Certains experts en matière de justice pénale pourraient aussi remettre en question la sagesse du mode facultatif de paiement des amendes.

Même lorsqu’il existe, il peut être trop difficile, pour une personne atteinte d’une maladie mentale ou pour un chef de famille monoparentale autochtone qui a du mal à se maintenir à flot, de se prévaloir d’un tel programme. Par exemple, il se peut que cette personne soit handicapée, qu’elle soit aux prises avec une dépendance, qu’elle tente de trouver un logement convenable, qu’elle soit analphabète, qu’elle ait des difficultés linguistiques ou qu’elle suive des programmes de counselling et de traitement.

Pour plusieurs personnes se trouvant dans cette situation, la vie quotidienne est déjà tout un défi.

Il se peut que l’élimination du pouvoir discrétionnaire de dispenser la personne de la suramende compensatoire aux victimes force certains à choisir entre l’achat d’aliments et le versement de l’amende — s’il y va de leur propre survie ou de celle de leur famille.

Ces personnes veilleront-elles à ce que leurs enfants puissent manger ou paieront-elles la suramende obligatoire afin d’éviter de faire l’objet de sanctions supplémentaires ou d’être arrêtées?

Par exemple, dans l’archipel Haida Gwaii, situé dans le nord-ouest de la Colombie-Britannique, certains Autochtones doivent se débrouiller avec une aide gouvernementale au revenu de seulement 265 $ par mois, après avoir touché une maigre allocation de logement.

Comme il s’agit d’un chapelet d’îles isolées sur le plan géographique, les aliments coûtent très cher en raison des coûts de transport.

Par exemple, un carton de deux litres de jus d’orange coûte 7,59 $.

La plupart des gens vivent de la chasse et de la pêche.

La pauvreté et la pénurie d’emplois sont des problèmes bien réels.

En obligeant le chef d’une famille monoparentale — ou même d’une famille ayant deux parents, si elle vit dans la pauvreté — à payer une suramende, on plongera cette famille dans la faim et dans une situation encore plus terrible.

Ce projet de loi entraînera de nombreux problèmes et de multiples coûts pour les personnes et les familles autochtones, pauvres et vulnérables.

Il va causer des torts extrêmement graves et il est injuste.

Il faudra choisir entre des denrées alimentaires ou une amende, une paire de bottes pour un enfant ou une amende, et ainsi de suite. Une somme de 100 $ ne signifie peut-être pas grand-chose pour certains Canadiens ou les législateurs, mais c’est un montant énorme pour une personne pauvre ou un parent autochtone qui vit dans l’archipel Haida Gwaii.

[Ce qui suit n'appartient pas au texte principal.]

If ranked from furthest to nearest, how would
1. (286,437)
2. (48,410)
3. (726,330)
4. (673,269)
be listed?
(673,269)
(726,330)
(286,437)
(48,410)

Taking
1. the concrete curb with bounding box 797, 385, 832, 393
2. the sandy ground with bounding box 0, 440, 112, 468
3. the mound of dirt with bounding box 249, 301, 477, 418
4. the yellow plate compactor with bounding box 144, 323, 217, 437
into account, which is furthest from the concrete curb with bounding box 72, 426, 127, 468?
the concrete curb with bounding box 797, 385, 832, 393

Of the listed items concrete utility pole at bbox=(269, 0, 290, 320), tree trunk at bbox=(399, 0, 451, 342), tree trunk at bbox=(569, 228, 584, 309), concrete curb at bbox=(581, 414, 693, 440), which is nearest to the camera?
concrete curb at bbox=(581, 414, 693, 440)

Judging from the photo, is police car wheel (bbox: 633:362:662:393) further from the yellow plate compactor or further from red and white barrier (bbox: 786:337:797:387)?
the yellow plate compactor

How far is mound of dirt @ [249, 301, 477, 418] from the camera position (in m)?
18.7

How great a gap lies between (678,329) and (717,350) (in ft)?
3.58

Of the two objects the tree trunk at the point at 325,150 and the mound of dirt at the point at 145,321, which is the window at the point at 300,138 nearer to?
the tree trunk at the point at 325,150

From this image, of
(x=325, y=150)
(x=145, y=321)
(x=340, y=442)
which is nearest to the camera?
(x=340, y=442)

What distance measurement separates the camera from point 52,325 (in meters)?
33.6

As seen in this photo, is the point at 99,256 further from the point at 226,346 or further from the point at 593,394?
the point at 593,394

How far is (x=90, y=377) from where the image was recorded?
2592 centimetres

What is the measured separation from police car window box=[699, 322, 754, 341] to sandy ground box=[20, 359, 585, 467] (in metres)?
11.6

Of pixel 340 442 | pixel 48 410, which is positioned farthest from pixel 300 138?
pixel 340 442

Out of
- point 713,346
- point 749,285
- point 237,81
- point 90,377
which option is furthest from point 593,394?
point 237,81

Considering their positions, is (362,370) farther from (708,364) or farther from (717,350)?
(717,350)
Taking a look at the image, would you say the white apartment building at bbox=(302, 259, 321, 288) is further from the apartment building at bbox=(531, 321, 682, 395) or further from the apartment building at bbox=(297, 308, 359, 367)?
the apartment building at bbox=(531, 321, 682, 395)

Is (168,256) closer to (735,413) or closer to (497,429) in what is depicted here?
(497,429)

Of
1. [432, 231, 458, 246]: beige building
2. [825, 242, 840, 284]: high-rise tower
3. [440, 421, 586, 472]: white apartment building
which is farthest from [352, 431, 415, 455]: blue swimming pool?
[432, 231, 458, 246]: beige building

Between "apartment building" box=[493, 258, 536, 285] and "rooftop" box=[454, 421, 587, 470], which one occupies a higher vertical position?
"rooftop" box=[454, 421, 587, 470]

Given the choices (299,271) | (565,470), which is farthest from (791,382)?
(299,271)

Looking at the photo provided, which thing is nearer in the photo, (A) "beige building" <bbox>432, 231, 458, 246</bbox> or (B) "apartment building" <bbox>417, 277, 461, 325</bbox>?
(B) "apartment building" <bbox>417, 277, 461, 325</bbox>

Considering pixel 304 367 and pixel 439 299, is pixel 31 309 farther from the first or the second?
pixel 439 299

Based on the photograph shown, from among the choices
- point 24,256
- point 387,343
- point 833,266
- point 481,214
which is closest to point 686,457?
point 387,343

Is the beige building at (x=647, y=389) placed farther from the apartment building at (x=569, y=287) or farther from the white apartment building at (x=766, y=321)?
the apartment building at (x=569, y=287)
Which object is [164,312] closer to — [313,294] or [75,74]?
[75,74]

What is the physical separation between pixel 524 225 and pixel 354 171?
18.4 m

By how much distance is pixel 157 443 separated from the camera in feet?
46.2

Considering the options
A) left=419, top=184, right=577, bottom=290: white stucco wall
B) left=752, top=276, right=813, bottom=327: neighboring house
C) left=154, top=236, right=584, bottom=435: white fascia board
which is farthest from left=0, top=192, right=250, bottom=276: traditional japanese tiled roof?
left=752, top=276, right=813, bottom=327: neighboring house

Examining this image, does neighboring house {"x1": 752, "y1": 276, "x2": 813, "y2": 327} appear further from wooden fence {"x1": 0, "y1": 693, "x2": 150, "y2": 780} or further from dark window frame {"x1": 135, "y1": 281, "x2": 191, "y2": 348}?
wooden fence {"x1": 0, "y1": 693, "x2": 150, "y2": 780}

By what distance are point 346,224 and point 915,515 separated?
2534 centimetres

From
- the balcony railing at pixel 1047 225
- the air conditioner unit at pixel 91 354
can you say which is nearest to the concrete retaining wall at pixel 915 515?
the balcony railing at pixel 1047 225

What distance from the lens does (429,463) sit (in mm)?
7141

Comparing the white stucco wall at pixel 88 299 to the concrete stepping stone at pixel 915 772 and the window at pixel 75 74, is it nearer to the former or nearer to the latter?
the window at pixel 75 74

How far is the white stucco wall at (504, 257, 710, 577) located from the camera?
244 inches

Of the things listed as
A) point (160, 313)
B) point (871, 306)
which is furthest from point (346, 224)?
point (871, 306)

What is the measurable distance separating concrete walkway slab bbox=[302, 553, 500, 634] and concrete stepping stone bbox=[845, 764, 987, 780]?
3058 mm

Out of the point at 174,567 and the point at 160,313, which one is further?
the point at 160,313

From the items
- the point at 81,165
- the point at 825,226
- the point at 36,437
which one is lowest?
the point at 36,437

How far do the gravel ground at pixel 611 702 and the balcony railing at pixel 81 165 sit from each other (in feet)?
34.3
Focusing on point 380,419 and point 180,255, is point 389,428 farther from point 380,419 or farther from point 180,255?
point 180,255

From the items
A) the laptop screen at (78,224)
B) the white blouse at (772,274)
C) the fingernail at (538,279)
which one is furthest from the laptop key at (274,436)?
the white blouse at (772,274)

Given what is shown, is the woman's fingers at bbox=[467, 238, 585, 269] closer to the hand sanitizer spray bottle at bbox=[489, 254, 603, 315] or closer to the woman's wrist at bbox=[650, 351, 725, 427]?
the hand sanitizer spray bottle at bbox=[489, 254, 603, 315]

Honorables sénateurs, l’objectif du projet de loi C-37 n’est pas de rendre justice. Il vise à distribuer de façon arbitraire des sanctions disproportionnées. L’équité et l’uniformité ne sont pas des concepts interchangeables. Si nous adoptons ce projet de loi, nous repoussons les notions de compassion, de proportionnalité, de justice réparatrice, de bon sens et d’équité.

Ce projet de loi est vraiment mauvais et je demande aux sénateurs de s’y opposer.

Son Honneur le Président : Les sénateurs sont-ils prêts à se prononcer?

Des voix : Le vote!

Son Honneur le Président : L’honorable sénateur Boisvenu, avec l’appui de l’honorable sénateur Meredith, propose que le projet de loi C-37, Loi modifiant le Code criminel, soit lu pour la troisième fois.

Vous plaît-il, honorables sénateurs, d’adopter la motion?

Des voix : D’accord.

Des voix : Avec dissidence.

(La motion est adoptée avec dissidence et le projet de loi est lu pour la troisième fois.)